Even if this approach would mean burning more coal–which emits more carbon dioxide than other fossil-fuel sources–it would yield a net reduction in carbon emissions, according to the analysis by Malcolm Fowles, a professor of technology management at the Open University, in the United Kingdom. Burning one ton of wood pellets emits 357 kilograms less carbon than burning coal with the same energy content. But turning those wood pellets into char would save 372 kilograms of carbon emissions. That is because 300 kilograms of carbon could be buried as char, and the burning of byproducts would produce 72 kilograms less carbon emissions than burning an equivalent amount of coal.
Such an approach could carry an extra benefit. Burying char–known as black-carbon sequestration–enhances soils, helping future crops and trees grow even faster, thus absorbing more carbon dioxide in the future. Researchers believe that the char, an inert and highly porous material, plays a key role in helping soil retain water and nutrients, and in sustaining microorganisms that maintain soil fertility.
Johannes Lehmann, an associate professor of crops and soil sciences at Cornell University and an expert on char sequestration, agrees in principle with Fowles’s analysis but believes that much more research in this relatively new area of study is needed. “It heads in the right direction,” he says.
Interest in the approach is gathering momentum. On April 29, more than 100 corporate and academic researchers will gather in New South Wales, Australia, to attend the first international conference on black-carbon sequestration and the role pyrolysis can play to offset greenhouse-gas emissions.
Lehmann estimates that as much as 9.5 billion tons of carbon–more than currently emitted globally through the burning of fossil fuels–could be sequestered annually by the end of this century through the sequestration of char. “Bioenergy through pyrolysis in combination with biochar sequestration is a technology to obtain energy and improve the environment in multiple ways at the same time,” writes Lehmann in a research paper to be published soon in Frontiers in Ecology and the Environment.

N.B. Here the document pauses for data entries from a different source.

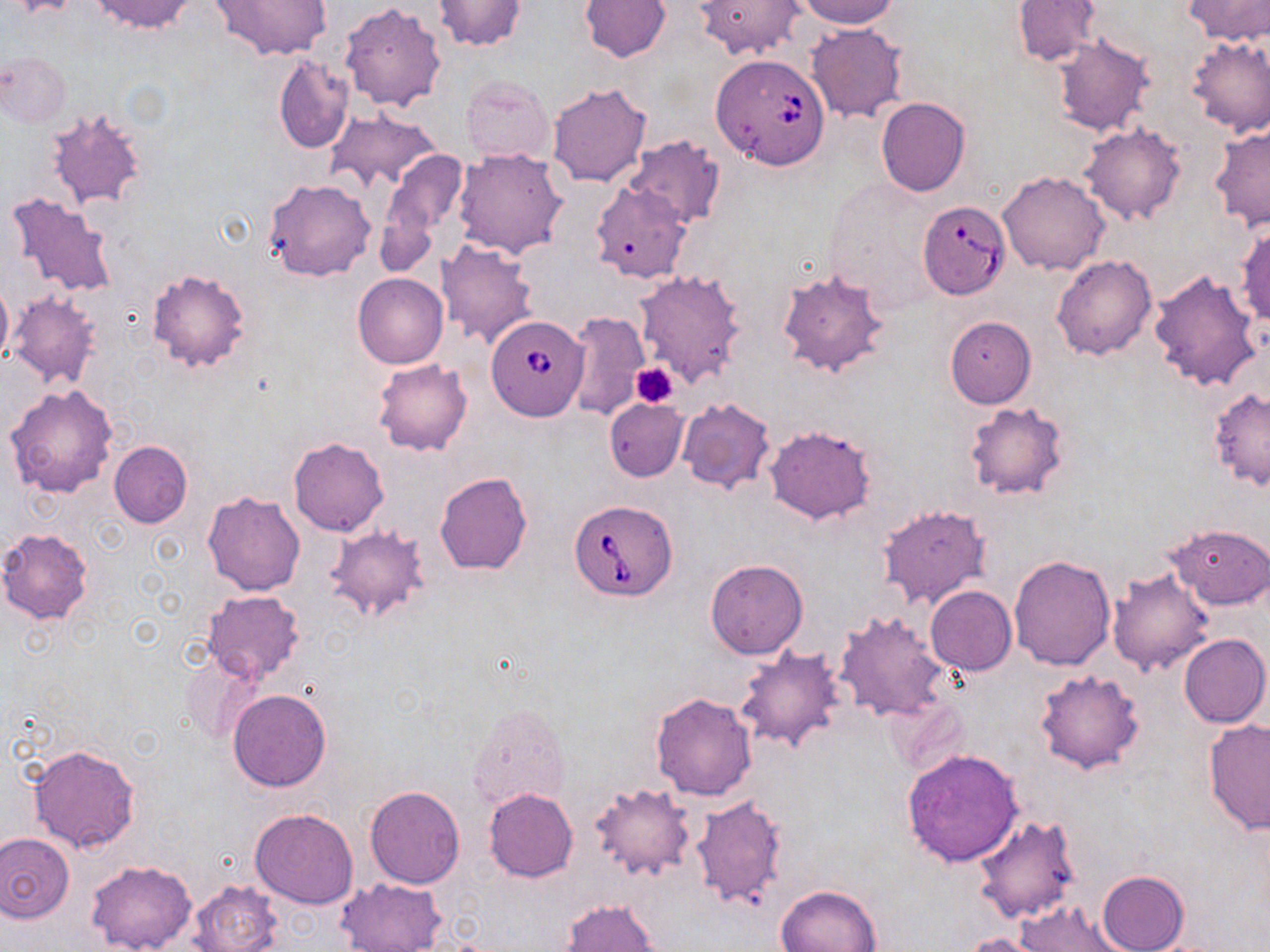
slide-level diagnosis = Babesia divergens
platelet locations = approximate bounding boxes as [x1, y1, x2, y2] in pixels: [632, 363, 680, 408]
image size = 1270×952 pixels
magnification = 1000x
modality = optical microscopy
stain = May-Grünwald-Giemsa
uninfected red blood cell locations = approximate bounding boxes as [x1, y1, x2, y2] in pixels: [90, 0, 198, 34], [212, 0, 332, 61], [433, 0, 526, 51], [798, 0, 900, 29], [1185, 0, 1269, 44], [579, 1, 670, 62], [695, 1, 804, 61], [1013, 1, 1100, 66], [339, 2, 445, 112], [805, 24, 907, 124], [1051, 35, 1154, 137], [1184, 35, 1270, 137], [1, 52, 72, 127], [273, 56, 354, 153], [460, 75, 553, 166], [545, 81, 652, 189], [876, 97, 970, 196], [45, 107, 148, 211], [326, 109, 441, 194], [1078, 122, 1186, 223], [1209, 127, 1269, 233], [623, 136, 726, 229], [453, 147, 569, 259], [377, 148, 470, 262], [998, 171, 1111, 277], [263, 178, 376, 282], [589, 181, 691, 283], [6, 191, 120, 300], [1235, 219, 1270, 328], [436, 239, 538, 349], [1053, 254, 1157, 359], [776, 267, 892, 380], [146, 268, 252, 373], [634, 269, 747, 387], [1148, 269, 1263, 393], [353, 273, 447, 370], [0, 279, 13, 367], [8, 291, 103, 390], [566, 311, 648, 420], [944, 316, 1036, 407], [372, 359, 473, 456], [4, 383, 118, 498], [1207, 387, 1270, 490], [604, 399, 688, 481], [676, 399, 775, 494], [963, 401, 1070, 501], [765, 424, 876, 523], [288, 437, 389, 537], [108, 441, 192, 528], [434, 472, 532, 575], [202, 490, 306, 596], [876, 504, 991, 609], [1167, 524, 1270, 609], [324, 525, 430, 626], [0, 527, 93, 624], [1008, 554, 1116, 670], [705, 558, 808, 659], [1106, 567, 1214, 675], [925, 586, 1017, 675], [202, 590, 304, 685], [834, 611, 948, 722], [1179, 633, 1269, 728], [738, 649, 847, 754], [1032, 667, 1145, 775], [227, 688, 332, 792], [650, 692, 757, 801], [886, 696, 971, 777], [468, 702, 570, 811], [1202, 719, 1270, 834], [27, 743, 141, 853], [901, 747, 1024, 866], [590, 781, 695, 881], [365, 785, 465, 888], [484, 788, 578, 883], [690, 793, 787, 910], [250, 808, 358, 908], [973, 813, 1082, 925], [0, 832, 75, 922], [86, 859, 197, 952], [1097, 871, 1189, 952], [337, 876, 446, 951], [187, 878, 283, 952], [775, 883, 884, 952], [561, 899, 659, 952], [1016, 899, 1126, 952], [960, 933, 1046, 952]
preparation = thin blood smear
field of view = one of a larger specimen
Babesia divergens-infected red blood cell locations = approximate bounding boxes as [x1, y1, x2, y2] in pixels: [710, 54, 830, 169], [918, 202, 1009, 298], [487, 316, 590, 422], [568, 499, 678, 602]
Assess this cell for malaria.
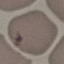
It is uninfected.

preparation = thin smear
capture = smartphone through the microscope eyepiece
stain = Giemsa
image type = cell patch, automatically extracted from a larger field of view and resized to 64 × 64 pixels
State which cell type is depicted.
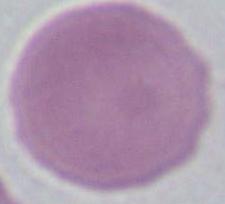

An erythrocyte.

{
  "magnification": "1000x",
  "modality": "micrograph"
}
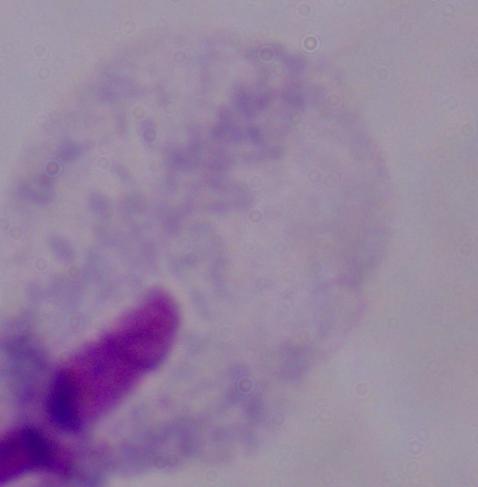

modality = micrograph
magnification = 1000x
identification = trichomonad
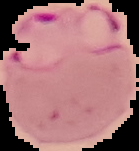 Malaria status: parasitized. From a thin blood film. The area outside the segmented cell region is set to black. Image is 139×151 pixels.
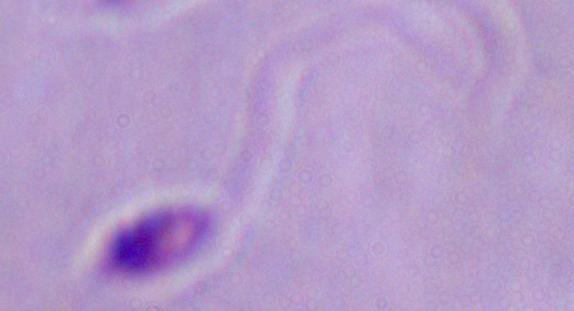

Fowles says that there would be an incentive for farmers, logging communities, and small towns to convert their own dedicated crops, agricultural and forest residues, and municipal biowaste into char if a high enough price emerged for the sale of carbon offsets. “Every community at any scale could pyrolyse its biowaste … motivated by doing their bit against global warming,” he says.
Fowles believes that storing black carbon in soil carries less risk, would be quicker to implement, and could be done at much lower cost than burying carbon dioxide in old oil fields or aquifers. And he says the secondary benefits to agriculture could be substantial: “Biochar reduces the soil’s requirement for irrigation and fertilizer, both of which emit carbon.” Fowles adds that it has also been shown to reduce emissions of greenhouse gases from decay processes in soil. This would include nitrous oxide, a potent greenhouse gas. “Biochar has been observed to reduce nitrous-oxide emissions from cultivated soil by 40 percent.”
David Layzell, an expert on bioenergy and plant sciences at Queen’s University, in Kingston, Ontario, says that finding the right balance between energy generation from biomass and sequestration of its char is a major area of research with global implications. “The issue of how much you should burn and how much should go back to the land is partly an economic issue and partly a sustainability issue. We don’t have the full answers to this, but that’s the kind of research we need.”